In this study, we conducted the Stroop color-word interference test in our ADHD samples to measure their inhibition function. GWAS for the two traits were then conducted in two independent ADHD samples to find and replicate inhibition-related genetic loci. Furthermore, a series of bioinformatics analyses and gene knockdown experiments in an animal model were performed to investigate the function of the associated loci and the potential effect of the associated genes on behavior. The findings may provide strong evidence for and new insight into the pathological mechanisms of executive inhibition and ADHD.

Materials and methods

Study samples and executive inhibition assessment

All the participants, who were recruited from the Child and Adolescent Psychiatric Outpatient Department of Peking University Sixth Hospital, met the DSM-IV ADHD diagnostic criteria. The clinical diagnosis was first made by a senior child and adolescent psychiatrist based on the parent- and teacher-completed ADHD Rating Scale-IV and was then confirmed by a semistructured interview with the parents and child, performed using the Chinese version of the Clinical Diagnostic Interview Scale.31 Those with major neurological disorders (e.g., epilepsy, schizophrenia, pervasive development disorder and mental retardation (IQ <70)) were excluded;7 IQ was assessed using the Chinese version of the Wechsler Intelligence Scale for Children, third edition. Most subjects were drug naive. For those who had been medicated, the drug was washed out for at least 1 month before the patient was recruited. The study was approved by the Institutional Review Board of Peking University Sixth Hospital. Written informed consent was obtained from parents of the ADHD probands. We used a two-stage study design and collected consecutive samples. The discovery sample was 1040 children and adolescents with ADHD, who were recruited before August 2011. Those recruited thereafter constituted the replication sample, with 1192 cases.
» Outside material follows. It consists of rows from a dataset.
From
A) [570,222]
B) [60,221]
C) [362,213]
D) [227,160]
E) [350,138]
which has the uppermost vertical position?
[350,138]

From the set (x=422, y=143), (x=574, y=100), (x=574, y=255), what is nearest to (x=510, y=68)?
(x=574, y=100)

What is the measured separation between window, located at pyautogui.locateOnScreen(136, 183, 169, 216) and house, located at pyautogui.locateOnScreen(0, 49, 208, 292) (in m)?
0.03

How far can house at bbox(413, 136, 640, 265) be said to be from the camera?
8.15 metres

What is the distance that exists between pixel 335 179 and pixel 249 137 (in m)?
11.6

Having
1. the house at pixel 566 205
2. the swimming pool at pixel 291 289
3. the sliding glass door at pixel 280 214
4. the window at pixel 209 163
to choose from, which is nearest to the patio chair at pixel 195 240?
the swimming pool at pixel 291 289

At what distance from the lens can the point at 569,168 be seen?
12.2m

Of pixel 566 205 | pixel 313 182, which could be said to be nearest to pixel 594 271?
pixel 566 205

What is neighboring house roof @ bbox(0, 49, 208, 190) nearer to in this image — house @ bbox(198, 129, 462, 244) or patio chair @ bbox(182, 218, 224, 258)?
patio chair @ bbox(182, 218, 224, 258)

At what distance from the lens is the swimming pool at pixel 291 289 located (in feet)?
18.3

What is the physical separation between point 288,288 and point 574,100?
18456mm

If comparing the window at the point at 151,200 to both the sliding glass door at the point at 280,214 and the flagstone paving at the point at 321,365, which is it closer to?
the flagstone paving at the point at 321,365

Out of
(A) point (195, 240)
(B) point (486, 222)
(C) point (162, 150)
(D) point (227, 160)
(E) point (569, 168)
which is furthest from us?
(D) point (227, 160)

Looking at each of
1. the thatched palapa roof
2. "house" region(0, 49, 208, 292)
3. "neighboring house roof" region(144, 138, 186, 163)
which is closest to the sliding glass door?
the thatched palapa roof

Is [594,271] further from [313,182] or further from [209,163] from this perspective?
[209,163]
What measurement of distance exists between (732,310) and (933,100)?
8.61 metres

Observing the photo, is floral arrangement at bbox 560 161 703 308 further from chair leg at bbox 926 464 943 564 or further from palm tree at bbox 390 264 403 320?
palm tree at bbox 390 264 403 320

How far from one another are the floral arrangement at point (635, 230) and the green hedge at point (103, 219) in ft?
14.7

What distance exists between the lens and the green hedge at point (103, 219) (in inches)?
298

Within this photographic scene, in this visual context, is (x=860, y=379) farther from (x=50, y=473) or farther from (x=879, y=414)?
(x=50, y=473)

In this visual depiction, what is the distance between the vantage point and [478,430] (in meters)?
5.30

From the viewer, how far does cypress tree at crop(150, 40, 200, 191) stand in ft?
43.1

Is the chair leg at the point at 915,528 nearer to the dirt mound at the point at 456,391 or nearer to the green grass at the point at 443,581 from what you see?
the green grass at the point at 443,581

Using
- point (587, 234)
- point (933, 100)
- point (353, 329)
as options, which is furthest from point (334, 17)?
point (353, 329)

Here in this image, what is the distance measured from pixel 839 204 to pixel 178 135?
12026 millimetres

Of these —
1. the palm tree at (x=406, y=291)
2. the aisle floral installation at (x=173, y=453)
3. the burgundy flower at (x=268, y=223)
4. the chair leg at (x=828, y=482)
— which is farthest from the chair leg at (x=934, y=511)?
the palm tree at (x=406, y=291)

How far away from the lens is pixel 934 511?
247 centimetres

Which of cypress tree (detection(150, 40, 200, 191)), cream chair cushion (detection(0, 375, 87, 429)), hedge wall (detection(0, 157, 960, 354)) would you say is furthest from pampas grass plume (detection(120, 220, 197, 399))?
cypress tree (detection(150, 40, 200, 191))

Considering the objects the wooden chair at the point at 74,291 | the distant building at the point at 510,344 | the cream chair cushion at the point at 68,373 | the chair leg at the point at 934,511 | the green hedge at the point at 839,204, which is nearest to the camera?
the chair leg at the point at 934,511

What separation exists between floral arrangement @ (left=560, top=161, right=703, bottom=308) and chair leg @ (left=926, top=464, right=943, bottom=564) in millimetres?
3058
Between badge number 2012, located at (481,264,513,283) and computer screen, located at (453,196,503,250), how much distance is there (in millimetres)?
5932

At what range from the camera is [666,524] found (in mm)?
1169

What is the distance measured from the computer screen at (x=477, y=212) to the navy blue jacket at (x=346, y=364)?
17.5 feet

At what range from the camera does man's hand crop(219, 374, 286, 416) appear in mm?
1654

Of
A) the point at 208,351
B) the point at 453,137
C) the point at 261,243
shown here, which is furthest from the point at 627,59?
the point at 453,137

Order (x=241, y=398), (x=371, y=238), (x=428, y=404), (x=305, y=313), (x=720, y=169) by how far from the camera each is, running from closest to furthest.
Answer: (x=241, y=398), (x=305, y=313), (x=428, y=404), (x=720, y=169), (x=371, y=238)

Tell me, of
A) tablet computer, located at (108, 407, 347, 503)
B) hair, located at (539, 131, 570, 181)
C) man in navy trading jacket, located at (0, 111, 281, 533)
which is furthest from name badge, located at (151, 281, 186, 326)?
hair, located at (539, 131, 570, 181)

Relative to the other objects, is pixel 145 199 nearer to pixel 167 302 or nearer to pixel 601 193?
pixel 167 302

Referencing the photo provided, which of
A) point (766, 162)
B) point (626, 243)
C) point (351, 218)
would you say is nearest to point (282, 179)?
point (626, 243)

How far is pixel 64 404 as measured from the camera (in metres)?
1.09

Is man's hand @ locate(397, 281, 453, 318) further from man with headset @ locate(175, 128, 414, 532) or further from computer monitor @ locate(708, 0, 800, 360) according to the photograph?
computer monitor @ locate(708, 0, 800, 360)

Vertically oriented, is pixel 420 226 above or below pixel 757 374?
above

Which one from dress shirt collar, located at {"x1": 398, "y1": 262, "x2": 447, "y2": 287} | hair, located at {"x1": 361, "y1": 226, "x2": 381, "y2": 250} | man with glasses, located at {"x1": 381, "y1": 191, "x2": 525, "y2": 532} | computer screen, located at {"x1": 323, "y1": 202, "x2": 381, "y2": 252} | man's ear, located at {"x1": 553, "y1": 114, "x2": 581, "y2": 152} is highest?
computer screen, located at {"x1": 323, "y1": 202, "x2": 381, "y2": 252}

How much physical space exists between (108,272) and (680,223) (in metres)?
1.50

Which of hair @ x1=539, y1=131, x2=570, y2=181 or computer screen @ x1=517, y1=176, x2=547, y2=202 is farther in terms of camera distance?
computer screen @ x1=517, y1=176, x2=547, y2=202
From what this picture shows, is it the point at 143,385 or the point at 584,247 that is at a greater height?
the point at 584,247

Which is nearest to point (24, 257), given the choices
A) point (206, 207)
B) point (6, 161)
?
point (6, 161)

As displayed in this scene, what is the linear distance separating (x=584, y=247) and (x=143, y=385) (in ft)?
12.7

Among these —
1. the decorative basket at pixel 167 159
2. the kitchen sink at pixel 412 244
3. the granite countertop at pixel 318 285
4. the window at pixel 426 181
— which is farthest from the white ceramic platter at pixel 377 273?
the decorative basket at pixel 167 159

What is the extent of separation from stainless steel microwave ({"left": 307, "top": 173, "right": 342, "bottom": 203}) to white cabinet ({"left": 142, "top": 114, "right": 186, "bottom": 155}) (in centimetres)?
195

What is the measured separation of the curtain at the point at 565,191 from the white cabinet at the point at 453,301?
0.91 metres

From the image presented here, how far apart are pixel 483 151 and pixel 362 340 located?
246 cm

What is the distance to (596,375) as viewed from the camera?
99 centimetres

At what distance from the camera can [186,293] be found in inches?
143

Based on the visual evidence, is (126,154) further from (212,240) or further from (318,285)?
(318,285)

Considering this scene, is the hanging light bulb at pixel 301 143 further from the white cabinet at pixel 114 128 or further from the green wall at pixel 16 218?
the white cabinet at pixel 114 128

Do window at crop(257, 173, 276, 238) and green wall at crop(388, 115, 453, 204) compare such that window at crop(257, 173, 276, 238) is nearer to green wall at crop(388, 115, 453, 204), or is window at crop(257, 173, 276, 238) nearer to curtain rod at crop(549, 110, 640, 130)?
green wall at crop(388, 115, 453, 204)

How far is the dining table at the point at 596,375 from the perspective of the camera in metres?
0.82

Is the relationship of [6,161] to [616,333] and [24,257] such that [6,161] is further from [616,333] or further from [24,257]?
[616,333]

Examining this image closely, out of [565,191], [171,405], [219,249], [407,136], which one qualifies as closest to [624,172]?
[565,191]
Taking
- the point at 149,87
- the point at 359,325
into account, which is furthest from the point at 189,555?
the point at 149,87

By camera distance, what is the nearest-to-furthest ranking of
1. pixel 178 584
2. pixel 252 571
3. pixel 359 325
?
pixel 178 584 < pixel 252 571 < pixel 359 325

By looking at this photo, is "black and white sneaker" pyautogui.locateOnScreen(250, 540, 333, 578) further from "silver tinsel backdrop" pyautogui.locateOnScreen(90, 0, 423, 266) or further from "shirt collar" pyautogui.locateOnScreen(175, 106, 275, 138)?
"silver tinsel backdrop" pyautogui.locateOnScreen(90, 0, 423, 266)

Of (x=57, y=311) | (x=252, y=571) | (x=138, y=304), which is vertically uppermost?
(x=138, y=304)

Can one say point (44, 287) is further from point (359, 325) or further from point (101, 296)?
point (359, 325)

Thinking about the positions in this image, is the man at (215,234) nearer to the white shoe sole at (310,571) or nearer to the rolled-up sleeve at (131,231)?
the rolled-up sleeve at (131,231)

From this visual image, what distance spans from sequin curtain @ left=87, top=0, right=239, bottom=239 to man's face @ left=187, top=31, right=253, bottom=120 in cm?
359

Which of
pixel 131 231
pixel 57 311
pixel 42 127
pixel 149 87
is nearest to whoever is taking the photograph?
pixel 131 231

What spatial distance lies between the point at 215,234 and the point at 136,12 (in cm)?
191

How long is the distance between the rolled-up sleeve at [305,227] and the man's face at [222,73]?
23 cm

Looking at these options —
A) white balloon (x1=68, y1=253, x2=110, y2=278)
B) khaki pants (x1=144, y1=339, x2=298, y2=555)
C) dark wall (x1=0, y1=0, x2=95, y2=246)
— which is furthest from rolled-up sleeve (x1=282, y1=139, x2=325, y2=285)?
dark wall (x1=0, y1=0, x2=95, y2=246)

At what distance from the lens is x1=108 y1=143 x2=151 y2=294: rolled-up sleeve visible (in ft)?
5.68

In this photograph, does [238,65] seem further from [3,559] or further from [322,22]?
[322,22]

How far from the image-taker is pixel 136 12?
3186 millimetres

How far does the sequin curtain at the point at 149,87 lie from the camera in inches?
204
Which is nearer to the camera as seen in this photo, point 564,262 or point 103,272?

We used the Stroop color-word interference task to assess executive inhibition. The child and adolescent psychiatrist monitored all the tests conducted on patients and collected the data. The task included four sessions. At the beginning, thirty stimuli were presented in a 10 × 3 matrix for three cards each (21 × 29.7 cm2). In the first session, the subjects were asked to read the names of colors (red, green, yellow and blue) printed in black ink. In the second session, they were asked to name the colored squares (red, green, yellow and blue). In the third session, the subjects were asked to read the color words printed in different colors. In the fourth session, they were asked to name the colors of the ink. The time required to complete each session was recorded. The color interference time (CIT) equals to the time required to complete session 3 minus that for session 1, whereas the word interference time (WIT) equals to the time required to complete session 4 minus that for session 2. Both the CIT and WIT reflected interference inhibition.

Genotyping, quality control and association test

For the first stage of the study, genotypes were obtained using the Affymetrix 6.0 array from CapitalBio (Beijing, China). After mapping the single-nucleotide polymorphism (SNP) probes to SNPs with rs numbers, 653 428 SNPs remained. A total of 1026 cases remained after removing those individuals with per-individual autosomal heterozygosity >5 s.d. away from the mean, without age or IQ information, with a per-individual call rate <95% or with relatives with a genome identity PI_HAT ⩾0.185. Then, principal component analysis was conducted for the remaining samples using the SNPs with low linkage disequilibrium (LD) using the EIGENSOFT 4.2 software,32, 33 as described previously.34 Only the eigenvector 1 was significant in the Tracy–Widom test and thus was used as a covariate in the subsequent statistical analysis. Furthermore, 644 166 SNPs remained after removing those SNPs with a per-SNP call rate <98%, a Hardy–Weinberg equilibrium test P<0.001, or a minor allele frequency <1%. Association analysis was conducted for each quantitative trait using an additive linear regression model in PLINK,35 with age, IQ, sex and eigenvector 1 of principal component analysis as covariates. Genotyping at the replication stage was performed using the iPLEX MassARRAY Platform (Sequenom, San Diego, CA, USA). After excluding individuals with a call rate <95%, three SNPs with genotype data in 1174 samples were used for the replication stage and for the combined analysis with the discovery GWAS. Association analyses for the replication stage were implemented, with sex, IQ and age as covariates. In the combined analysis, eigenvector 1 was also used as a covariate (eigenvector 1 was set to zero for the samples from replication). P<5 × 10−8 was considered genome-wide significance. All reported P-values were two sided.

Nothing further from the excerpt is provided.